Scene-based reasoning items
● ● ● ●

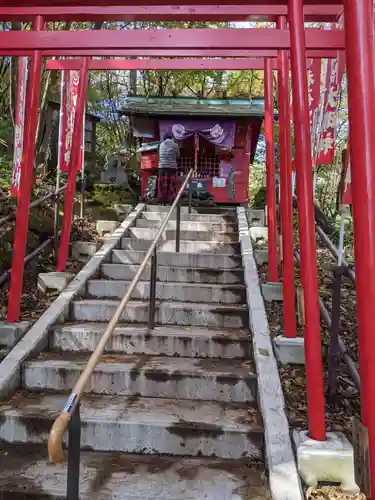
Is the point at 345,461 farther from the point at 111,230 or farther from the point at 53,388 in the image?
the point at 111,230

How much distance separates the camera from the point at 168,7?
3.99m

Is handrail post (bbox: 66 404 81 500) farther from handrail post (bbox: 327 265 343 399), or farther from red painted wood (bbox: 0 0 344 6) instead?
red painted wood (bbox: 0 0 344 6)

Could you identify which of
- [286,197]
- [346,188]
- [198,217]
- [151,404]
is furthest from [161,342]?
[198,217]

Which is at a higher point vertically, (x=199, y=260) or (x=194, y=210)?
(x=194, y=210)

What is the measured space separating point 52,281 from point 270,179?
3120 mm

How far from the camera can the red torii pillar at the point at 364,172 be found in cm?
201

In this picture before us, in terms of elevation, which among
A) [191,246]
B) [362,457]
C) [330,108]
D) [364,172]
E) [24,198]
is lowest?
[362,457]

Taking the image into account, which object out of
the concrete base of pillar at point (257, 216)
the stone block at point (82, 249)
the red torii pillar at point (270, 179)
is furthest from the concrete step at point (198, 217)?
the red torii pillar at point (270, 179)

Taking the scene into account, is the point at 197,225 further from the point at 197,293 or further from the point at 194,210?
the point at 197,293

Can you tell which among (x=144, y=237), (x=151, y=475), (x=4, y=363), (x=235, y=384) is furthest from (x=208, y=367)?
(x=144, y=237)

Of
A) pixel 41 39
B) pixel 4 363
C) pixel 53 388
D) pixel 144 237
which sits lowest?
pixel 53 388

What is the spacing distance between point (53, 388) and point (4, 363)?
48 centimetres

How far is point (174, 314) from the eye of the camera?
5.02m

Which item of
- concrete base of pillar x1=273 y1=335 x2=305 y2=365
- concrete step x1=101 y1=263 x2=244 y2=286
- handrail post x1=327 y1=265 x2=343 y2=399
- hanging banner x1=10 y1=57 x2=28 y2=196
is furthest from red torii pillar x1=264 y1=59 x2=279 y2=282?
hanging banner x1=10 y1=57 x2=28 y2=196
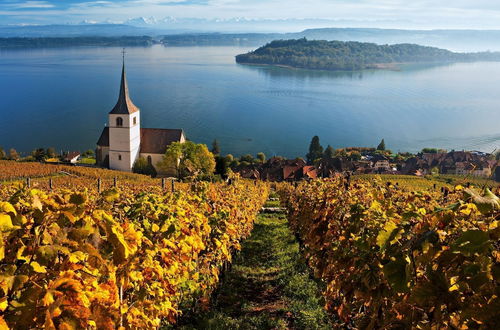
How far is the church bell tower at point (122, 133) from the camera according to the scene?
36531mm

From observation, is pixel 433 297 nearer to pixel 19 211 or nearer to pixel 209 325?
pixel 19 211

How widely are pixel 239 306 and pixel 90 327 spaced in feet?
15.0

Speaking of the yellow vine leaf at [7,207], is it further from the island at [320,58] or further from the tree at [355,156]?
the island at [320,58]

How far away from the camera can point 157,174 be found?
1491 inches

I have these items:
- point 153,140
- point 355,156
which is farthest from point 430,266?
point 355,156

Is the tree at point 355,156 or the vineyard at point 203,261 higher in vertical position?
the vineyard at point 203,261

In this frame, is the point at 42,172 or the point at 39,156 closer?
the point at 42,172

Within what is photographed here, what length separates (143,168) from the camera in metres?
36.8

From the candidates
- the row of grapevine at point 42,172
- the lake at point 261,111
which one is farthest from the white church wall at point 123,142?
the lake at point 261,111

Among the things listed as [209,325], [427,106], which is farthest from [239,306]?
[427,106]

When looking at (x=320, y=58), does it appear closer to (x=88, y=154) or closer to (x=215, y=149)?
(x=215, y=149)

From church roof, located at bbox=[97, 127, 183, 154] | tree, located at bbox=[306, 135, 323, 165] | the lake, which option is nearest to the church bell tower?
church roof, located at bbox=[97, 127, 183, 154]

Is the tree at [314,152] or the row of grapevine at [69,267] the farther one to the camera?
the tree at [314,152]

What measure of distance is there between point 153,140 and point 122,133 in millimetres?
3377
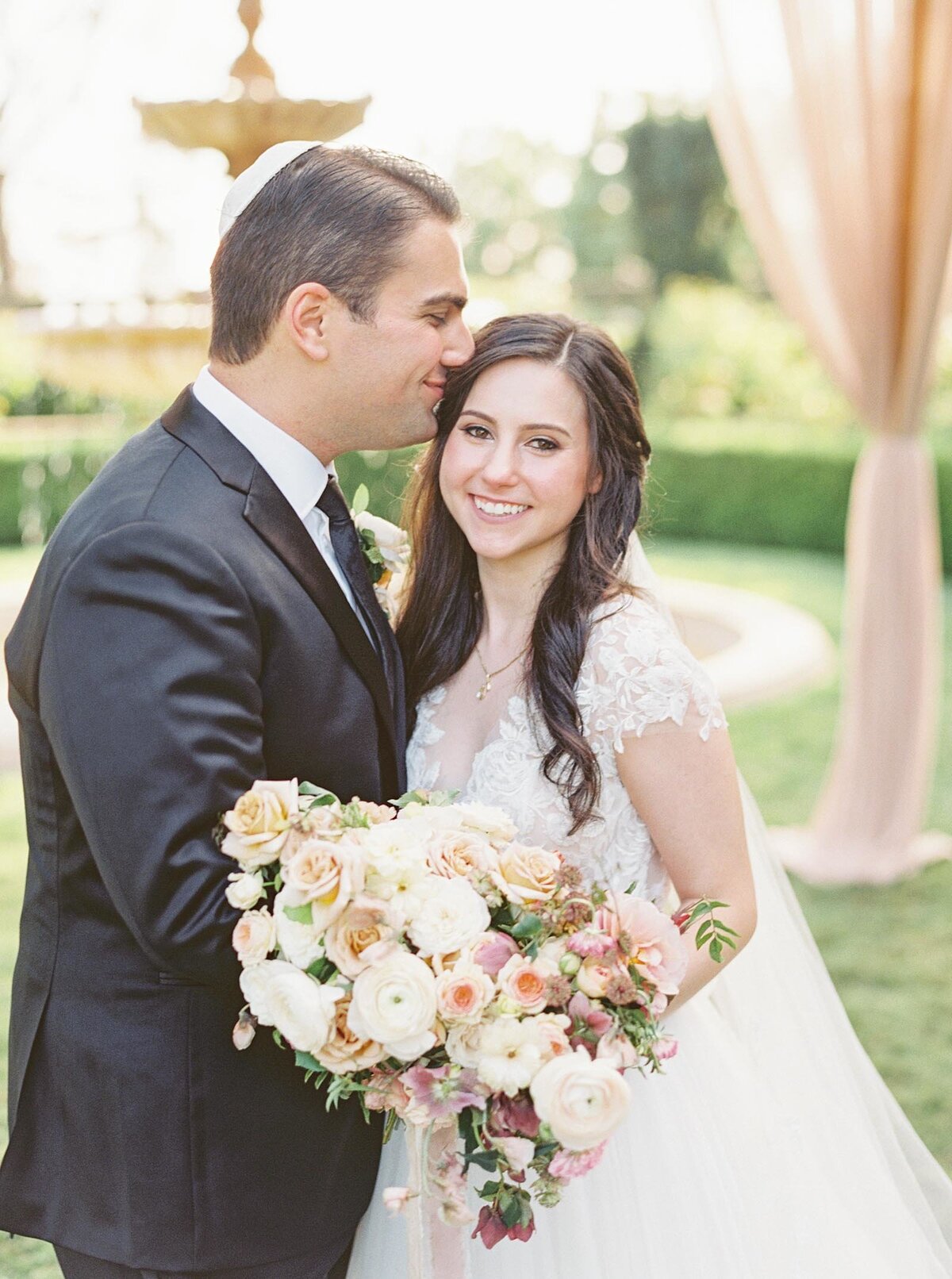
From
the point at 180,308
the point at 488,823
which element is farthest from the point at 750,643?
the point at 488,823

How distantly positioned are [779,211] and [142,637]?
421 cm

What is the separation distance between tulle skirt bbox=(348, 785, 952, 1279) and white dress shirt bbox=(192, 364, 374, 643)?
110 centimetres

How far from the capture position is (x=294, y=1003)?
1.79 metres

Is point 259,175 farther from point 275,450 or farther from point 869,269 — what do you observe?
point 869,269

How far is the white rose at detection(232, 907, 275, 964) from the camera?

● ● ● ●

◆ Your goal: Reproduce the items above verbatim, from the line containing "Is the tree at point" through the line containing "1.79 metres", both included. Omit the pictures.

◆ Answer:
Is the tree at point 355,156 or the vineyard at point 203,261 higher in vertical position?
the vineyard at point 203,261

In this frame, is the point at 42,172 or the point at 39,156 closer?
the point at 42,172

Within what is photographed here, what length separates (143,168) from the camera in metres?
36.8

From the candidates
- the row of grapevine at point 42,172
- the lake at point 261,111
which one is farthest from the white church wall at point 123,142?
the lake at point 261,111

Among the things listed as [209,325], [427,106], which is farthest from [239,306]?
[427,106]

When looking at (x=320, y=58), does it appear closer to (x=88, y=154) or closer to (x=215, y=149)?
(x=215, y=149)

From church roof, located at bbox=[97, 127, 183, 154] | tree, located at bbox=[306, 135, 323, 165] | the lake, which option is nearest to the church bell tower?
church roof, located at bbox=[97, 127, 183, 154]

Is the tree at [314,152] or the row of grapevine at [69,267] the farther one to the camera?
the tree at [314,152]

What measure of distance is there between point 153,140 and point 122,133 in millimetres?
3377
From
the point at 180,308
the point at 488,823
which element is farthest from the point at 750,643?
the point at 488,823

How distantly positioned are [779,211] and [142,637]?
421 cm

What is the separation distance between tulle skirt bbox=(348, 785, 952, 1279) and white dress shirt bbox=(192, 364, 374, 643)?
110 centimetres

How far from the capture position is (x=294, y=1003)?
1.79 metres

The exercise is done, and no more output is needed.